[WRITTEN TASK 1]
List every suggestion the vet gave in the forum thread about a dominant Staffy.
[WRITTEN TASK 2]
In the forum thread about a dominant Staffy, what TV show had the poster been watching?

--- START OF READING TEXT ---

# Need tips for me to be dominant over my Staffy!



## lexie2007 (Dec 9, 2008)

Hi all, 

I have a 2 year old staffy, and after watching many an episode of "The Dog Whisperer" (isn't Cesar Millan good...) I've come to realise that my little staffy is dominant over me and considers herself leader of our pack. I've spoke to the vet about this and he suggested the following:

don't break eye contact first (I've noticed she actually stares me out!) So I've been staring back until she looks away
always walk through a door first, her behind me
do not give her left over food from my plate, and to eat first then feed her afterwards
she is not to sit on the sofa cuddled up to me (I use to think this was her being cute)
not to let her sleep on my bed but in a basket on the floor
when walking to try to get her to walk at side of me (I have to hold the lead behind my back she is quite strong) she doesn't pull but does walk in front slightly.
Has anyone got any more tips that I can use please?


----------



## JSR (Jan 2, 2009)

--- END OF READING TEXT ---
--- START OF LISTED RECORDS ---

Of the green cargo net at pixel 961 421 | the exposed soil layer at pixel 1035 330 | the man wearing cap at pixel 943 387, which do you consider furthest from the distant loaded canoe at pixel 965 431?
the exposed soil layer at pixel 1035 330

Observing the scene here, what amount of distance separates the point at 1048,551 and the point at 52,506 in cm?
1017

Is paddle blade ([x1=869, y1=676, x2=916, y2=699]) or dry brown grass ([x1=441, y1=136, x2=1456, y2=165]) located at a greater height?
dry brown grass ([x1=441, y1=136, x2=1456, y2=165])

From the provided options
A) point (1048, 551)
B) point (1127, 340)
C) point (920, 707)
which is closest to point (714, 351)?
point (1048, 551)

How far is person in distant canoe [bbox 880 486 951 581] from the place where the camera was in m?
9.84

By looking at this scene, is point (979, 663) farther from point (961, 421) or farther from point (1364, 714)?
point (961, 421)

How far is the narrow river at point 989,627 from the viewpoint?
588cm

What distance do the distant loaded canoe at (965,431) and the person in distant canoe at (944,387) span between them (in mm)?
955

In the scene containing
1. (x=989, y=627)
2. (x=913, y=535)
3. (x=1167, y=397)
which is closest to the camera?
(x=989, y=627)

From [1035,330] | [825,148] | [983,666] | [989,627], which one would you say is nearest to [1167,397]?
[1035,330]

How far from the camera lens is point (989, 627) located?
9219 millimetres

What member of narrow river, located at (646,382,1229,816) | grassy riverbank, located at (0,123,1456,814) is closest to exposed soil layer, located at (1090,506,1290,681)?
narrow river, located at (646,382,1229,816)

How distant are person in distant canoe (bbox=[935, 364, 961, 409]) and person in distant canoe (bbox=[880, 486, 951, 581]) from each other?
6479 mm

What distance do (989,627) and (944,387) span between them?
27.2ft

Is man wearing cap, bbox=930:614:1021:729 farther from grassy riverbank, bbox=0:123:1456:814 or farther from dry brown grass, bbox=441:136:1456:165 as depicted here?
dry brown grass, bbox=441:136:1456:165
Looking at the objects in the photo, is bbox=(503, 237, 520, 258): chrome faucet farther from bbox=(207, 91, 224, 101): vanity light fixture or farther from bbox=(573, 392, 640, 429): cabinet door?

--- END OF LISTED RECORDS ---

[OUTPUT 1]
- Don't break eye contact first.
- Always walk through a door first, with the dog behind.
- Don't give her leftover food from the plate, and eat first, then feed her afterwards.
- Don't let her sit on the sofa cuddled up to the owner.
- Don't let her sleep on the bed; she should sleep in a basket on the floor.
- When walking, try to get her to walk at the owner's side.

[OUTPUT 2]
"The Dog Whisperer"